Questions à traiter ::
1) Nommez tous les musiciens qui forment le quatuor de Michel Meis, d'après l'article sur Kaboom.
2) Prolongez l'article sur Kaboom après sa dernière phrase.

Extrait présenté ::
......

5 questions autour de Kaboom

07 fév. 2022
5 questions autour de Kaboom

Article en Français
Auteur: Godefroy Gordet

« Michel Meis 4tet TM »

Quand Michel Meis décrit son 4tet, il explique qu’ils sont des « recycleurs d’eux-mêmes ». En effet, si leur musique se créée comme tant d’autres, en répétition, sur une partition ou une idée, elle en vient rapidement à muter, à mesure qu’Alisa Klein, Cédric Hanriot, Stephan Goldbach et Michel Meis la jouent, l’éprouvent, la reformulent, pour la faire vivre et revivre autrement. C’était déjà palpable dans leur premier album Lost in Translation (2019), publié chez Double Moon Records, encensé par la critique, et intégré à la prestigieuse collection « Next Generation » du magazine allemand Jazz Thing. Alors, dans la lignée de ce premier disque qui bousculait les bornes d’une musique jazz qui n’aime pas trop qu’on déborde du cadre, en mai 2021, le quatuor sort Kaboom, en collaboration avec Théo Ceccaldi, et comme son nom l’indique, il est explosif.

Mais Kaboom c’est aussi un disque apaisant, fait de titres à la narration musicale puissante, jalonnés d’interludes, sortes de temps calmes, spécialement conçus pour valoriser l’écoute du disque de bout en bout. Et c’est une des choses qu’on retiendra de notre rencontre avec Michel Meis : l’envie de créer une musique construite par les émotions des musiciens qui la jouent, mais surtout, le désir d’une musique tournée vers son auditeur, au point de le faire tantôt virevolter, tantôt le cajoler. Alors, outre la technicité et la grande modernité de leur travail musical, ce qui touche chez le Michel Meis 4tet, c’est cette grande bienveillance artistique.

......

Données fournies ::
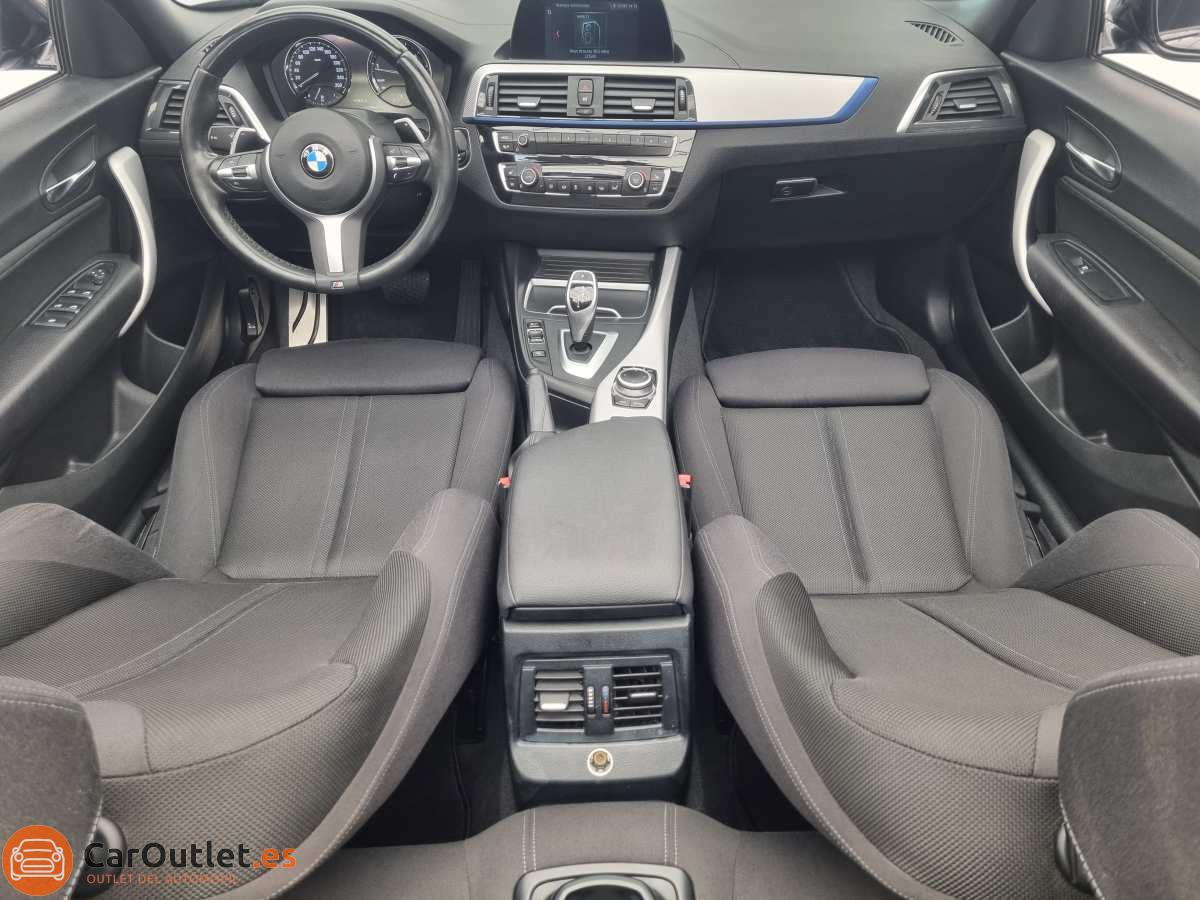 19 - BMW 2 Series 2021 - AUTO - CABRIO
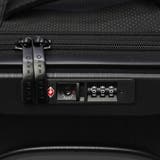 正規品 senz° スーツケース | ギャレリア Bag&Luggage | 詳細画像27
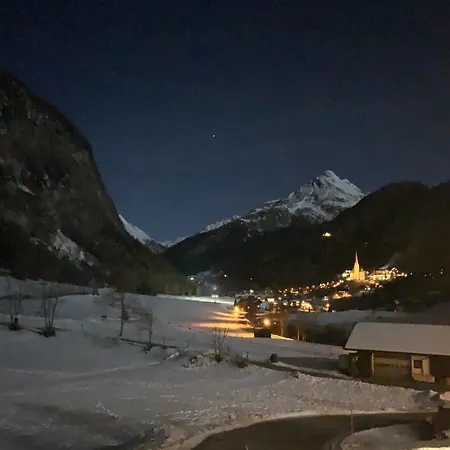 Gasthof Tauernalm-2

......

Réponses attendues ::
1) Alisa Klein, Cédric Hanriot, Stephan Goldbach, Michel Meis

2)
©

Michel Meis 4tet, Kaboom

Né en 2018 de l’association des musicien*nes Alisa Klein (trombone), Cédric Hanriot (piano & rhodes), Stephan Goldbach (contrebasse) et Michel Meis (batterie), après de longues années de recherches stylistiques et d’expérimentations sonores, pouvez-vous nous raconter la genèse de ce groupe néo-jazz ?

Le Michel Meis 4tet existe depuis quatre ans. Nous nous sommes constitués en 2018, au fur et à mesure de nos rencontres. J’ai fait mes études à Sarrebruck où j’ai rencontré Stéphane Goldbach le bassiste. Je voulais absolument jouer avec lui, son jeu me plaisait. Il a un jeu très fort, furieux, et c’est un soliste un peu extravagant, pas seulement un musicien bassiste. Il est très différent des autres musiciens que j’ai pu rencontrer. C’est donc le premier musicien que j’ai choisi.

Je cherchais ensuite un autre musicien, ou une musicienne, pour composer un trio. Je connaissais Cédric Hanriot des mardis jam sessions au feu le Liquid Bar logé au Grund à l’époque. J’avais vraiment envie de travailler avec lui et quand je lui ai proposé de nous rejoindre, il est tout de suite monté à bord. Alors en trio, Stephan m’a toujours poussé à nous constituer en quatuor. Alisa Klein nous a rejoint sur un concert, et du Michel Meis Trio feat. Alisa on est devenus le Michel Meis 4tet. On est ensuite parti dans une première tournée en Ukraine et on s’est vite retrouvés au studio pour enregistrer notre premier album Lost in Translation en 2019…

Le Michel Meis 4tet revêt aujourd’hui des allures de modernité et de diversité musicale, sous des lègues rock-hardcore, jazz et électronique. Comment décrieriez-vous musicalement ce 4tet, si éclectique et singulier à la fois, que vous dirigez ?

Ça n’a pas toujours été comme ça. L’identité musicale du 4tet s’est développée au fur et à mesure du temps. En général, je viens avec des idées, des partitions, des notes et comme nous sommes tous des musiciens habiles en solo, ensemble on retravaille ces idées, sans s’autocopier constamment. C’est pour moi quelque chose de très intéressant que de voir se transformer notre musique de concert en concert. On est devenus des recycleurs de nous-mêmes. Récemment, par exemple, on était en tournée en Allemagne pour trois concerts et ils étaient tous très différents.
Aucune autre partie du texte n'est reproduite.